Rev. VanOverloop is pastor of Byron Center Protestant Reformed Church in Byron Center, Michigan.
“And Jehoshaphat feared, and set himself to seek the LORD, and proclaimed a fast throughout all Judah.”
The sheep of the Good Shepherd face many frightening experiences in the course of their earthly pilgrimage. After all, the path of the sheep leads through the valley of the shadow of death. Many and varied are the occasions in which the sheep are afraid.
Jehoshaphat feared! With good reason! A great army of Moabites, Ammonites, and Edomites had joined forces and marched secretly against Jerusalem. Together they were a “great multitude.”

- _DATA SEGMENT_:
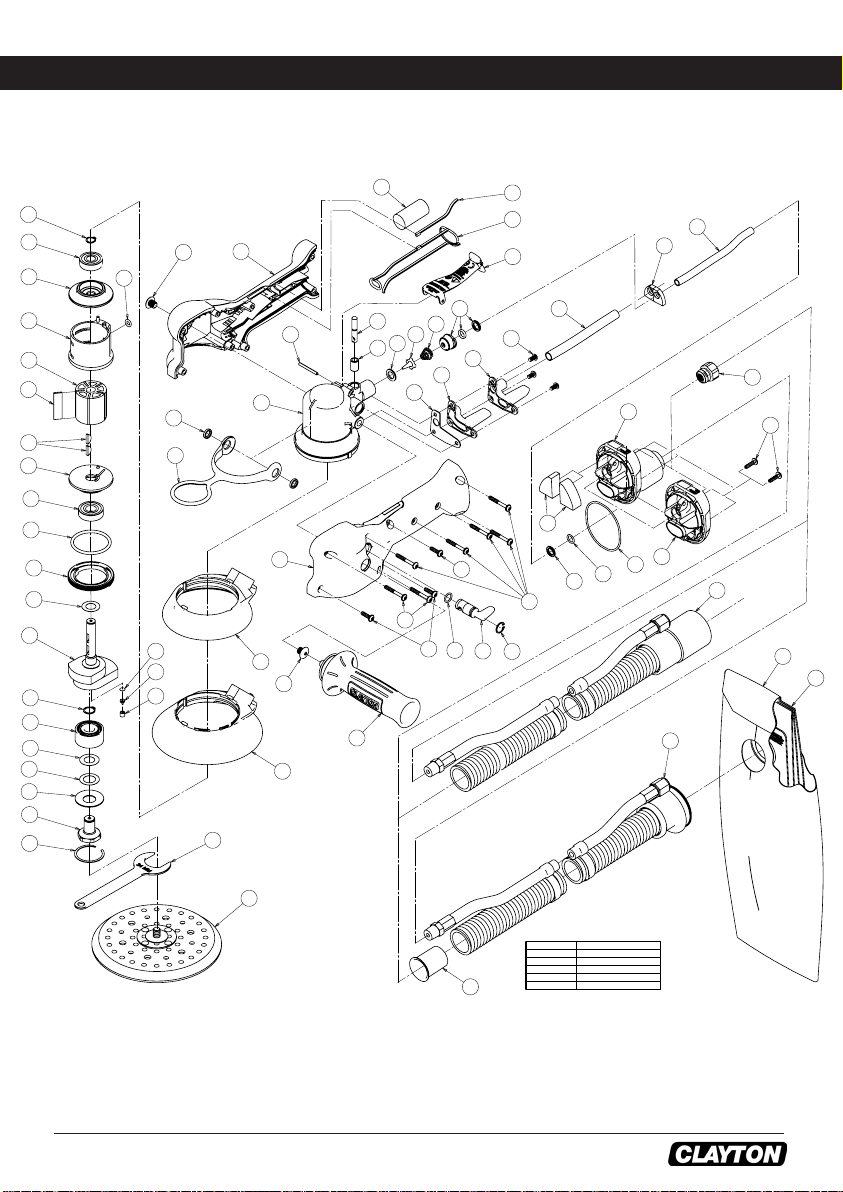 CLAYTON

- _TASKS AND EXERCISES_:
a. In the passage on Jehoshaphat, which peoples joined forces and marched secretly against Jerusalem?
b. Update the passage on Jehoshaphat by reproducing everything from "The sheep of" down to "sheep are afraid.", with "pilgrimage" replaced by "journey".

- _RESPONSES_:
a. The Moabites, Ammonites, and Edomites.

b.
The sheep of the Good Shepherd face many frightening experiences in the course of their earthly journey. After all, the path of the sheep leads through the valley of the shadow of death. Many and varied are the occasions in which the sheep are afraid.